I'm working the following proposition.
Proposition. Let $T:V\to V$ be a linear operator on a finite-dimensional inner product space $(V,\langle\cdot,\cdot\rangle)$ and let $w$ be a unit vector in $V$. Define $U:V\to V$ by $$U(x)=T(x)-\langle x,w\rangle T(w).$$ If $T$ takes $w^\perp$ to $w^\perp$, then $$\mathrm{tr}(T|_{w^\perp})=\mathrm{tr}(U).$$
The source of this proposition does not say much about its notation, so let us assume for the moment that $w^\perp$ represents $\{w\}^\perp$, the orthogonal complement of the set $\{w\}$ relative to the given inner product. Another problem is about the statement that $T$ takes $w^\perp$ to $w^\perp$, which I suppose means that $T(w^\perp)=w^\perp$.

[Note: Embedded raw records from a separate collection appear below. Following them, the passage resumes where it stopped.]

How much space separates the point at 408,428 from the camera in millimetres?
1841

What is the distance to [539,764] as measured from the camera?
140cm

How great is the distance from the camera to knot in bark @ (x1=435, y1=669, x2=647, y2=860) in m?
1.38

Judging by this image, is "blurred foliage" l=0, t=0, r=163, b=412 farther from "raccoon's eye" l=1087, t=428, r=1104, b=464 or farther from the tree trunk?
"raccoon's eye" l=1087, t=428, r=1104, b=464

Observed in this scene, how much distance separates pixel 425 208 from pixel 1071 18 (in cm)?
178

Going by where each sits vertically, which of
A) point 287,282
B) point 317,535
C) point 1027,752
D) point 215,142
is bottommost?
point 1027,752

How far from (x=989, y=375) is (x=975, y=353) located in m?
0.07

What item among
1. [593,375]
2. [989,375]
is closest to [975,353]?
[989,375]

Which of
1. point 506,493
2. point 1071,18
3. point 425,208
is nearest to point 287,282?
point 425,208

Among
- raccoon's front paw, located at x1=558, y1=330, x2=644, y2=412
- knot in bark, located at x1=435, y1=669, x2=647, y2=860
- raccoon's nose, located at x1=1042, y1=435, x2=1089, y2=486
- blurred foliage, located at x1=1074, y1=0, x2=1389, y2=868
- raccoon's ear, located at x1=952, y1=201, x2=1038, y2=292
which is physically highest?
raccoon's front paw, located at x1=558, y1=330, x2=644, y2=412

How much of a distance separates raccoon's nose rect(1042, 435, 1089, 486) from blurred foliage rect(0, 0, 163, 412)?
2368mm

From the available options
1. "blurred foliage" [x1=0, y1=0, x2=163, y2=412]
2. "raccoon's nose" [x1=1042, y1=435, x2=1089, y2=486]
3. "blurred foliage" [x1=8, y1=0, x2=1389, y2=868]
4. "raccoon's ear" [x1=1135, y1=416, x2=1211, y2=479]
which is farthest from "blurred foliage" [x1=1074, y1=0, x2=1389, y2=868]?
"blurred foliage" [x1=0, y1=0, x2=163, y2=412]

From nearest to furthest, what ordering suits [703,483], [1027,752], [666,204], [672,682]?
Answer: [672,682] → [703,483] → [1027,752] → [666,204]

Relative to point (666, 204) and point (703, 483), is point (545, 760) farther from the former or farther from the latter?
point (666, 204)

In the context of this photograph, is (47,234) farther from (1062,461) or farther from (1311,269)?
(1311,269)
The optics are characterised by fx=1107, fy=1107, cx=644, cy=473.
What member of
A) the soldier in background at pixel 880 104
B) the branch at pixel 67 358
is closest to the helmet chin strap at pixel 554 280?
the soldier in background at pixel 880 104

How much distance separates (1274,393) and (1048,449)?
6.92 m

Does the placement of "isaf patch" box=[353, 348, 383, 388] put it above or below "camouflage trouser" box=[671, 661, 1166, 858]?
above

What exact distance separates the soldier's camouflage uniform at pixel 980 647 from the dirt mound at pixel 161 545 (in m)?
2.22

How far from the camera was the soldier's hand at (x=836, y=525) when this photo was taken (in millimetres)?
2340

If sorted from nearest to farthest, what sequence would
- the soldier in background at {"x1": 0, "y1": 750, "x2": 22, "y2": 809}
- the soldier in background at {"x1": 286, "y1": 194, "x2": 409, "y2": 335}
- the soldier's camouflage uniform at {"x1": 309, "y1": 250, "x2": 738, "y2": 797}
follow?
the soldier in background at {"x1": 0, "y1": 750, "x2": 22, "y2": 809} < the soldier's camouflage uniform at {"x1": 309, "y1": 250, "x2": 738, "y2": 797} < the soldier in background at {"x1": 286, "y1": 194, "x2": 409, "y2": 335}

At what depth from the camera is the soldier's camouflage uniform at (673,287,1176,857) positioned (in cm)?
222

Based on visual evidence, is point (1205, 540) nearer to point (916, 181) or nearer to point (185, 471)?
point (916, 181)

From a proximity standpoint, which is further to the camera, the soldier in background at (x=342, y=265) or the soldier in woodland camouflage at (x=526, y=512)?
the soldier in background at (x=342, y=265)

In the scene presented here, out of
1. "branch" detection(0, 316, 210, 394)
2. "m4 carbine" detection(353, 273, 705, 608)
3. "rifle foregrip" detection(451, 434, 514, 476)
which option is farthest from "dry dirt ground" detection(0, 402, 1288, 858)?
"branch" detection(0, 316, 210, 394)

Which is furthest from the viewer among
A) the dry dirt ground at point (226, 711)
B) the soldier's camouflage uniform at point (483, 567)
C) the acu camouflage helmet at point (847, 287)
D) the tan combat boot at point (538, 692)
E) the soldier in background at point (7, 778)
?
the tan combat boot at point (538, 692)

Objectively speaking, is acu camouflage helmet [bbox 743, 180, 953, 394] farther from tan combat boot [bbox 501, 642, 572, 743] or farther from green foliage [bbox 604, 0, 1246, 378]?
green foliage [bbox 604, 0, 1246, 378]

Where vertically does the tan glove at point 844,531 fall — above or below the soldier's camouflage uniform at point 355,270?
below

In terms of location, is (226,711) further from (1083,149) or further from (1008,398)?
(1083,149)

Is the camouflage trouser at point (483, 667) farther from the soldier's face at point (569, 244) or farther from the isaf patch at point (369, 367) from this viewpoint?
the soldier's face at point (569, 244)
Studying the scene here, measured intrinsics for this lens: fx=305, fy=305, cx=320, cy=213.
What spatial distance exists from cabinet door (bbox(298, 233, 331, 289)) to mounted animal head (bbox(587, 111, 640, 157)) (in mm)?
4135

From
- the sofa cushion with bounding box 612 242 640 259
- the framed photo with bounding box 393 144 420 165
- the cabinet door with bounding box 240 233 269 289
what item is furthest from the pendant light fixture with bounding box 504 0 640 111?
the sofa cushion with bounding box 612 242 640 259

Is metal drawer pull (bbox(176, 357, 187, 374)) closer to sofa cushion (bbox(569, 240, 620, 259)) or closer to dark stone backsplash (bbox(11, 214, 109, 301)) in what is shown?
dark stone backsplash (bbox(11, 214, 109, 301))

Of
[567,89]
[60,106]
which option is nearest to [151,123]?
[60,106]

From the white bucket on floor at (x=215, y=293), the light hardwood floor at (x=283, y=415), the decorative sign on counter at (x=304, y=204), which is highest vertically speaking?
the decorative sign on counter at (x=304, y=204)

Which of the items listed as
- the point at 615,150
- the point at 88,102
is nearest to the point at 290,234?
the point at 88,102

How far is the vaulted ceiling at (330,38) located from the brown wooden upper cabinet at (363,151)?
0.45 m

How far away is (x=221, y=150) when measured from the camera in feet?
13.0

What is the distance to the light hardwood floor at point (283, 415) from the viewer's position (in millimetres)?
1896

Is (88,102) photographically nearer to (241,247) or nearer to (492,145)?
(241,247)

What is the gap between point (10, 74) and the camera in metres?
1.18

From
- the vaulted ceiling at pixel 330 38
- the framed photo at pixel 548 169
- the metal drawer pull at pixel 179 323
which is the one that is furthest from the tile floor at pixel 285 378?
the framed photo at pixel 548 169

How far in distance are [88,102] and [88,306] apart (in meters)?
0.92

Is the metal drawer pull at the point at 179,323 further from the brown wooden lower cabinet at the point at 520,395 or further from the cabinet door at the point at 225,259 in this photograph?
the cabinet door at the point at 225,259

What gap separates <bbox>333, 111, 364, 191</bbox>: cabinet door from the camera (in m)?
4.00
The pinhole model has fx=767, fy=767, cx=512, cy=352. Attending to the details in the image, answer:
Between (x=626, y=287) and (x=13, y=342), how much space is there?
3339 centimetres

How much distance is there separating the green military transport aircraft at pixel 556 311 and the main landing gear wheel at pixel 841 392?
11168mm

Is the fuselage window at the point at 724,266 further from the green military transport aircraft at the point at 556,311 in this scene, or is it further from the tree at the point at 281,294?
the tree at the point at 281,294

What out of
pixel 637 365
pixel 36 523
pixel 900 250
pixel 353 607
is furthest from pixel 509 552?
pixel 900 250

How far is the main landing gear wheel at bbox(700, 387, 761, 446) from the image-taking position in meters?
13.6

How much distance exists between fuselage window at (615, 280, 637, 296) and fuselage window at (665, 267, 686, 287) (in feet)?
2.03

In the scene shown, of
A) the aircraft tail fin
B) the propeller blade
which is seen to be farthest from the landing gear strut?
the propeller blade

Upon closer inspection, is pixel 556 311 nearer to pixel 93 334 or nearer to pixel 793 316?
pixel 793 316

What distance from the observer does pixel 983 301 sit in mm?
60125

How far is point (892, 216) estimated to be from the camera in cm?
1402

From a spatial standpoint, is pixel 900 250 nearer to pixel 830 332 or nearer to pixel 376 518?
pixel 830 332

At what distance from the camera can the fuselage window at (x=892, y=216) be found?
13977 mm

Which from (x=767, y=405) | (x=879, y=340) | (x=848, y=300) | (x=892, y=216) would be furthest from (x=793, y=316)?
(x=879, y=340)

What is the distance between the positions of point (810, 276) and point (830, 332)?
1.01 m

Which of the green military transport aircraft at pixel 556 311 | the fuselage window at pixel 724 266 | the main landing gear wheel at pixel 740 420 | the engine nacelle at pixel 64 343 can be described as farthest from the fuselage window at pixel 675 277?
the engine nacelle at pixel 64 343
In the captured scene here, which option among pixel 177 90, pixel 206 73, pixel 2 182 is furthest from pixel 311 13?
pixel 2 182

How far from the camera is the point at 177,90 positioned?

My attempt begins by selecting an ordered basis $\beta$ for $V$, because the trace of a linear operator $N$ is defined as the trace of its matrix in $\beta$, which we denote by $[N]_\beta$. Now I was wondering how I can approach $\mathrm{tr}(T|_{w^\perp})$. It looks like I have to interpret the restriction $T|_{w^\perp}$ as $T|_{w^\perp}:w^\perp\to w^\perp$ if I want its trace to be well defined. Then, how do I find an ordered basis for the subspace $w^\perp$ in order to evaluate the trace? What I know for the time being is that intuitively we can see $w^\perp$ as a plane perpendicular to $w$.
Thank you.
Edit. Sorry, I have to correct a misconception. If $T$ takes $w^\perp$ to $w^\perp$, then we had better interpret it as $T(w^\perp)\subseteq w^\perp$ because we didn't say "onto".
$U(cw)=T(cw)-\langle cw,w\rangle T(w)=0$ so $U$ is $0$ on $span \{w\}$. Also, note that $T|_{w^\perp}=U|_{w^\perp}$.
Hence, $\mathrm{tr}(T|_{w^\perp})=\mathrm{tr}(U|_{w^\perp})=\mathrm{tr}(U)$. The last equality follows from the fact that $V=span \{w\}\oplus w^{\perp}$.